Universal health care works by moving from private premium payments, deductibles, co-pays and co-insurance to public taxes. We already pay for our health care system – at least twice as much as countries with universal health care – which means no new money is needed. An equitable financing plan would be based on progressive taxation, so that both businesses and individuals pay according to their ability. No flat taxes that make small businesses pay the same as big, no caps on payments by the wealthy, no cost-shifting to individuals.
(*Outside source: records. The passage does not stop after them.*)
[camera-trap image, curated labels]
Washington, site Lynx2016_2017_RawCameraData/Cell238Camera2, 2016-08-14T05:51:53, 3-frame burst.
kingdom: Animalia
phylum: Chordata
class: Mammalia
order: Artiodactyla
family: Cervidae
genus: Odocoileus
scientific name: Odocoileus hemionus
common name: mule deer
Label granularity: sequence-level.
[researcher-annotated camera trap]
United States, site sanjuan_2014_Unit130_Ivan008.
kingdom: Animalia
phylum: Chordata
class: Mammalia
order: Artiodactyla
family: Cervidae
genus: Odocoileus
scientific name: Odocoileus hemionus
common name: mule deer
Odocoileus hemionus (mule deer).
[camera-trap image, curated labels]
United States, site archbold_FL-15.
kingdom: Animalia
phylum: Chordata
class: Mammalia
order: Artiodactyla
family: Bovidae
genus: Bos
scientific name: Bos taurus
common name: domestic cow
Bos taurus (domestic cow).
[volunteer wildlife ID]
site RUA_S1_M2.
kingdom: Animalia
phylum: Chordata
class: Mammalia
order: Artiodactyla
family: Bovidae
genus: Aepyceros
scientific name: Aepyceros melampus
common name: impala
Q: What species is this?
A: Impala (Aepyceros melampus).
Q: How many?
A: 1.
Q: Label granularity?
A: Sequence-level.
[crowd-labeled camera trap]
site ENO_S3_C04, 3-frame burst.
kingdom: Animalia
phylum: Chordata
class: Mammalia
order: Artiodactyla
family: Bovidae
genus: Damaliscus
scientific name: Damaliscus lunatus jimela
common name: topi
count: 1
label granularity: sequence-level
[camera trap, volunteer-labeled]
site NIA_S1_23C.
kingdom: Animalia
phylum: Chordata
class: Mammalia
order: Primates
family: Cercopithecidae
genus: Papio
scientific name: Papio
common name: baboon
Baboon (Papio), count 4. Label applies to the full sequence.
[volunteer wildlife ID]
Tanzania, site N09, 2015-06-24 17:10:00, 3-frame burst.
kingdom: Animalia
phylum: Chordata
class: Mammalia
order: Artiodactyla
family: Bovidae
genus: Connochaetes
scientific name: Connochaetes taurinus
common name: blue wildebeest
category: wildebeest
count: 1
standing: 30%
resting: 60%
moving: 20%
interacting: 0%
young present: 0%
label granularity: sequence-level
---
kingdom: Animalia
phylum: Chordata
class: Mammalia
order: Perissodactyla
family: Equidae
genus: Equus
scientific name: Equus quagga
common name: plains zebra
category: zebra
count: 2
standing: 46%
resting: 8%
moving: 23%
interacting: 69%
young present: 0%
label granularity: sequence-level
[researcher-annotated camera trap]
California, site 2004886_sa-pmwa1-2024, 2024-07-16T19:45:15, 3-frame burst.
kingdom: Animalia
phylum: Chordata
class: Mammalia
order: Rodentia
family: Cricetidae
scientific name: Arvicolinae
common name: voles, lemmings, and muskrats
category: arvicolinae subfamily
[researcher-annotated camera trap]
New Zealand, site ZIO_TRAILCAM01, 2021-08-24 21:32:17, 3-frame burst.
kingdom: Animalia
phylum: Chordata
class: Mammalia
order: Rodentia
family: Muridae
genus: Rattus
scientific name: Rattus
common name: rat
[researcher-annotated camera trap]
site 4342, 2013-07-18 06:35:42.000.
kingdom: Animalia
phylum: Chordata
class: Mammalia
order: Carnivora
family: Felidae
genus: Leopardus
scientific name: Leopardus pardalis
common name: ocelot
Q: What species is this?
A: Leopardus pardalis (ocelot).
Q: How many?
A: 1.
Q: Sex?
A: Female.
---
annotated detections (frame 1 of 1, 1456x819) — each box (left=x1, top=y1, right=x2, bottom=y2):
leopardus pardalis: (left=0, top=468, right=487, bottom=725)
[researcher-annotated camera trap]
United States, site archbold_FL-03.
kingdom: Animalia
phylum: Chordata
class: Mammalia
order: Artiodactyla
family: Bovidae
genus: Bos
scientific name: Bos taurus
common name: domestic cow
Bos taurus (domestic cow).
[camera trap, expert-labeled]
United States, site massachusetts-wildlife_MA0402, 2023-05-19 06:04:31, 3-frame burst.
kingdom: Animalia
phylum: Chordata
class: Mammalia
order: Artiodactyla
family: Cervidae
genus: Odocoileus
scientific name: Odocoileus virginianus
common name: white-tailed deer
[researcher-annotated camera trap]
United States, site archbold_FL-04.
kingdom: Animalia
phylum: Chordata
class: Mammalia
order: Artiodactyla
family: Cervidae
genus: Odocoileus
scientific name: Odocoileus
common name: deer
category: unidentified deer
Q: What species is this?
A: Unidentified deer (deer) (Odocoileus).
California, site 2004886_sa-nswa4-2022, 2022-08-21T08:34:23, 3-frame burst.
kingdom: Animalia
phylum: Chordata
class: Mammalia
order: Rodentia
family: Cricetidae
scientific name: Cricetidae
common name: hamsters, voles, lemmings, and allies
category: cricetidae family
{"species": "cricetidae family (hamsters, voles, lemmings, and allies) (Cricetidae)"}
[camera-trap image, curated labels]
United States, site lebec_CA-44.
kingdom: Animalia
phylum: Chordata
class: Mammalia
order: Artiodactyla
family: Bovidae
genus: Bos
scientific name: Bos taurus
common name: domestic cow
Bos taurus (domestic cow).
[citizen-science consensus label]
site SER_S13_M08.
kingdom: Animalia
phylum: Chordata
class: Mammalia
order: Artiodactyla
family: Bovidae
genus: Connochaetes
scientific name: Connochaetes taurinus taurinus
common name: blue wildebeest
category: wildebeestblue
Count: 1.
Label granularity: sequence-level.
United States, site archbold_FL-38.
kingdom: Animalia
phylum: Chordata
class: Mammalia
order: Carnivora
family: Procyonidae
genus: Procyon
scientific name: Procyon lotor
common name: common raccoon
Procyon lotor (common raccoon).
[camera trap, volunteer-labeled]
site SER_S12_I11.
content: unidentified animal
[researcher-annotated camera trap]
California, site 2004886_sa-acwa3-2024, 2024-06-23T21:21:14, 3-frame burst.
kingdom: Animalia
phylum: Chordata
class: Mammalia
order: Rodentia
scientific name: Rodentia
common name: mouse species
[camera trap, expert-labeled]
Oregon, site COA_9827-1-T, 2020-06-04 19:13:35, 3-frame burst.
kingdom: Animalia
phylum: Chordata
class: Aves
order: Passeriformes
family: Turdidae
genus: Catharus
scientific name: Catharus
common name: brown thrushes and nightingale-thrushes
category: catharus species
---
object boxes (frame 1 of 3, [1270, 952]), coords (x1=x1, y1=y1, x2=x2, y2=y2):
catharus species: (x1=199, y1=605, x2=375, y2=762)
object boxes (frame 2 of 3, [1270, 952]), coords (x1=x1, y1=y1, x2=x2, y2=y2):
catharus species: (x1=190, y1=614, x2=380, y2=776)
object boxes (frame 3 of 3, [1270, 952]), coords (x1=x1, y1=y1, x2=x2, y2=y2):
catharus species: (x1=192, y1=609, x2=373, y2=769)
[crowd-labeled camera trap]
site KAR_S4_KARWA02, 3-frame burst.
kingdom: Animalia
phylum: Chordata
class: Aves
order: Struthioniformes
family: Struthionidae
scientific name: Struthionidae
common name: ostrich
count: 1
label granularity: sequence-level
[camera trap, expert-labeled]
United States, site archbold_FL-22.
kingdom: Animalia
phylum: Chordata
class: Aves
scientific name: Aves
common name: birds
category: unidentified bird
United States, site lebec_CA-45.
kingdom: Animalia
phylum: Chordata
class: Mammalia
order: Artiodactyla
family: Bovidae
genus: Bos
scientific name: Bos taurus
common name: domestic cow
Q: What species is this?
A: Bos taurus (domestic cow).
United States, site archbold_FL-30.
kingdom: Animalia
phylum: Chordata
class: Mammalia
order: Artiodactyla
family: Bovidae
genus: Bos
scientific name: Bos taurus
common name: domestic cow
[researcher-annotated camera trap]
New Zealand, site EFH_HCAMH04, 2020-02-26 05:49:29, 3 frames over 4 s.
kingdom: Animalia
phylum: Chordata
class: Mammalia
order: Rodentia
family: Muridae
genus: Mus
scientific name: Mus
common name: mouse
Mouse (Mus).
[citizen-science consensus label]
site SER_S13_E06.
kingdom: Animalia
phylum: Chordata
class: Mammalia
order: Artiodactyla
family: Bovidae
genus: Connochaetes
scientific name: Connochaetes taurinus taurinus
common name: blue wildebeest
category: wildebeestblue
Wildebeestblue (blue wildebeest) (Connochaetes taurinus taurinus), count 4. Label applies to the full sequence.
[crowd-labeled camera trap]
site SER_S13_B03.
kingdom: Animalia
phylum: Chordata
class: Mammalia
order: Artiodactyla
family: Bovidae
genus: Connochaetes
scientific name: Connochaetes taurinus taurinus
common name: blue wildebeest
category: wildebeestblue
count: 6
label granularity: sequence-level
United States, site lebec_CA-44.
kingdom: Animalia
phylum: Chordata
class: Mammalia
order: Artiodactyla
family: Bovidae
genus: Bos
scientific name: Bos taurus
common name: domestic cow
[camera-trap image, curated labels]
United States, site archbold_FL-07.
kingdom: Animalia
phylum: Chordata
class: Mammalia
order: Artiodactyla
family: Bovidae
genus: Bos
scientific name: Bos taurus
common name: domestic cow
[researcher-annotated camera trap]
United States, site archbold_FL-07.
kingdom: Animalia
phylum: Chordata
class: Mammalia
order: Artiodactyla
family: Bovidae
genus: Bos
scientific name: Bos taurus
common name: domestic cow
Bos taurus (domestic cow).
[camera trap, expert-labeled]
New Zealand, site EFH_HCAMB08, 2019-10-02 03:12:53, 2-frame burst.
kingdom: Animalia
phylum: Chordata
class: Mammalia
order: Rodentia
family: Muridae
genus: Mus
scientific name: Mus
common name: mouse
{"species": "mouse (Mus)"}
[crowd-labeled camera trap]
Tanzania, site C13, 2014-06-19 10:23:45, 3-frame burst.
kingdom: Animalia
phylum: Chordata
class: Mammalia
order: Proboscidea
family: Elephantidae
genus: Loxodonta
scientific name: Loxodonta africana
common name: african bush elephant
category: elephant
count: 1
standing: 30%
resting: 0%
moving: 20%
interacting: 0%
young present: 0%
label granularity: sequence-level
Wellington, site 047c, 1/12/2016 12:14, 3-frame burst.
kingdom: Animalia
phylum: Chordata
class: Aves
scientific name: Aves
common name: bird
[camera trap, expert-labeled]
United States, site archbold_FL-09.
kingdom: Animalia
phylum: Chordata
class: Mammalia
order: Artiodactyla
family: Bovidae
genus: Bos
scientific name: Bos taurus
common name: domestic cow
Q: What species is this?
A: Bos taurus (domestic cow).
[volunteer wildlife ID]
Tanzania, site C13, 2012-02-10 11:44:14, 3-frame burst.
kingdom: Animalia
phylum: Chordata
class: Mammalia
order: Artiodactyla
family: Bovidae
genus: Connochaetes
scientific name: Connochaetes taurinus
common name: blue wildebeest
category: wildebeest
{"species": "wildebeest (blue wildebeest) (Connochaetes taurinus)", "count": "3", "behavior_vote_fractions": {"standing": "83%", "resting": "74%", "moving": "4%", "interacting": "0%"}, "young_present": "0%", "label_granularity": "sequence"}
Here’s how Vermont can get a health care system, and ultimately an economy, that puts people first: we maintain the current 80 percent to 20 percent split between business and individual premium contributions; individuals and families pay what they can through income taxes; and businesses pay their share through a graduated payroll tax that starts at zero for the smallest businesses and goes up to 20 percent or higher for large corporations, maintaining their current rate of contributions. Companies with large wage discrepancies would be charged more than those that pay all their workers a fair wage.
Progressive health care financing would ensure that everyone gets the health care they need and contributes based on ability. It would also set us on track for an economy that works for all people. Low voter turnout at the last election showed us that people are disillusioned with the status quo and ready for change. We count on our elected representatives to act on that, just as we count on the Green Mountain Care Board to move forward with Act 48 in tandem with the Legislature. Our people’s movement will show the way forward for publicly financing health care based on ability to pay, for equitably funded education, and for a state budget and economy that puts people and the planet first.